• BRIEF: Repeat, exactly and completely, the material that follows. Omit the pictures.

[Rows of spatial question data]
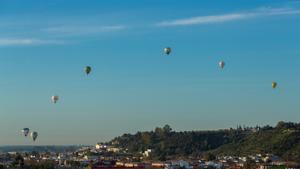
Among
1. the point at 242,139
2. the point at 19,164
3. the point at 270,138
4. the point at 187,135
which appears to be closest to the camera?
the point at 19,164

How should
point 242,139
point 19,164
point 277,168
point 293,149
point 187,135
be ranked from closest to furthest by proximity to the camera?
point 277,168
point 19,164
point 293,149
point 242,139
point 187,135

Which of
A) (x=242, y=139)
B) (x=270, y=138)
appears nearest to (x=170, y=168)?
(x=270, y=138)

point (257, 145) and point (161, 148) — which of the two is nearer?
point (257, 145)

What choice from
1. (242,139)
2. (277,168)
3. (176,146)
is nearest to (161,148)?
(176,146)

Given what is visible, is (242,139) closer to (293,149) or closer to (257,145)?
(257,145)

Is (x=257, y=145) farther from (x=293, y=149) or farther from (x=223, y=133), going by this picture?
(x=223, y=133)

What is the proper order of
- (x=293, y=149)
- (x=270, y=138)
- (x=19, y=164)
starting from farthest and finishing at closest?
(x=270, y=138) < (x=293, y=149) < (x=19, y=164)
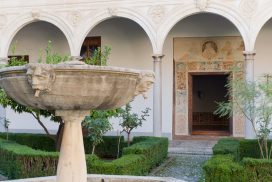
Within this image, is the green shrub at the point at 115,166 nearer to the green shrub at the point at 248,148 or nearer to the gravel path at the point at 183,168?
the gravel path at the point at 183,168

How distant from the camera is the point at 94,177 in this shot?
19.3 ft

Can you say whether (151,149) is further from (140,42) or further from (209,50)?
(140,42)

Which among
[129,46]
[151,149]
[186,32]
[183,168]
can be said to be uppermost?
[186,32]

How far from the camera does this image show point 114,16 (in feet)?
44.4

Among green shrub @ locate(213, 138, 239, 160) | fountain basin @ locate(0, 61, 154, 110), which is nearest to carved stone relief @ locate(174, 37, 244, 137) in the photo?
green shrub @ locate(213, 138, 239, 160)

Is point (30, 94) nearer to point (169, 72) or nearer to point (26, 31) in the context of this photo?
point (169, 72)

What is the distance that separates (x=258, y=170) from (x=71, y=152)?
4.32m

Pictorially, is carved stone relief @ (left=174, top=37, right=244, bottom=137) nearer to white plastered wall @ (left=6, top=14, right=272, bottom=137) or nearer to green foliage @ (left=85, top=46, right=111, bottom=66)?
white plastered wall @ (left=6, top=14, right=272, bottom=137)

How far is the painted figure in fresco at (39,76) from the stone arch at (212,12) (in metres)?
9.22

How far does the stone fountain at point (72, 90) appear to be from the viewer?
4.05 meters

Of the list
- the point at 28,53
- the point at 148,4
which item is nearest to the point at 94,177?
the point at 148,4

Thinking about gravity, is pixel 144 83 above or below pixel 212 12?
below

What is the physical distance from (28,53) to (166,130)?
5956 millimetres

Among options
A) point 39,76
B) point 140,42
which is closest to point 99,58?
point 140,42
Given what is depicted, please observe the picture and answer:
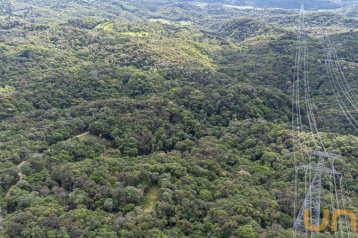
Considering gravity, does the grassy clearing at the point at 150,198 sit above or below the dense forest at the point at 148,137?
below

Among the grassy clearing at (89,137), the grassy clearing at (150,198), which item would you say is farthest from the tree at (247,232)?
the grassy clearing at (89,137)

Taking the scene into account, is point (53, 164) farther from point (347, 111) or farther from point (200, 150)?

• EXERCISE SOLUTION:
Among
1. the point at 242,139
2. the point at 19,164
3. the point at 270,138
4. the point at 187,135
which appears to be closest to the camera?
the point at 19,164

How should
point 242,139
point 19,164
point 277,168
point 293,149
point 187,135
be ranked from closest to furthest by proximity to the camera?
point 277,168
point 19,164
point 293,149
point 242,139
point 187,135

Which of
A) (x=242, y=139)
B) (x=270, y=138)
appears nearest to (x=170, y=168)?
(x=270, y=138)

point (257, 145) and point (161, 148) — which of the two is nearer?
point (257, 145)

What choice from
1. (242,139)
2. (277,168)
3. (176,146)
is nearest to (161,148)?
(176,146)

Given what is visible, is (242,139) closer to (293,149) or closer to (257,145)?
(257,145)

Is (x=257, y=145) farther from (x=293, y=149) or farther from (x=223, y=133), going by this picture?
(x=223, y=133)

What is the proper order of
- (x=293, y=149)
- (x=270, y=138)
- (x=19, y=164)
starting from farthest and finishing at closest?
(x=270, y=138) < (x=293, y=149) < (x=19, y=164)
Within this image, is the green shrub at the point at 115,166 nearer to the green shrub at the point at 248,148 or nearer to the gravel path at the point at 183,168?
the gravel path at the point at 183,168

How distant from the camera is the point at 94,177 in this shot?
19.3 ft

Can you say whether (151,149) is further from (140,42) or further from (209,50)?
(140,42)

Which among
[129,46]
[151,149]
[186,32]
[183,168]
can be said to be uppermost?
[186,32]

How far from the camera does this image show point 114,16 (in feet)?
44.4

Among green shrub @ locate(213, 138, 239, 160) | fountain basin @ locate(0, 61, 154, 110), which is nearest to carved stone relief @ locate(174, 37, 244, 137) in the photo?
green shrub @ locate(213, 138, 239, 160)

Is point (30, 94) nearer to point (169, 72) or nearer to point (26, 31) in the context of this photo?
point (169, 72)

What is the distance that separates (x=258, y=170) from (x=71, y=152)?
4.32m

Pictorially, is carved stone relief @ (left=174, top=37, right=244, bottom=137) nearer to white plastered wall @ (left=6, top=14, right=272, bottom=137) or nearer to green foliage @ (left=85, top=46, right=111, bottom=66)?
white plastered wall @ (left=6, top=14, right=272, bottom=137)

How far is the painted figure in fresco at (39,76) from the stone arch at (212,12) (in metres)?
9.22

How far does the stone fountain at point (72, 90) appear to be from the viewer?
4.05 meters

Of the list
- the point at 28,53
- the point at 148,4
which item is nearest to the point at 94,177?
the point at 148,4

Thinking about gravity, is pixel 144 83 above or below pixel 212 12?
below

What is the physical distance from (28,53) to (166,130)?
5956 millimetres

Among options
A) point 39,76
B) point 140,42
which is closest to point 99,58?
point 140,42
Given what is depicted, please observe the picture and answer:
Considering gravity, does the grassy clearing at the point at 150,198 sit above or below the dense forest at the point at 148,137?
below

Among the grassy clearing at (89,137), the grassy clearing at (150,198), which item would you say is farthest from the tree at (247,232)?
the grassy clearing at (89,137)

Taking the scene into account, is point (53, 164) farther from point (347, 111) or farther from point (200, 150)?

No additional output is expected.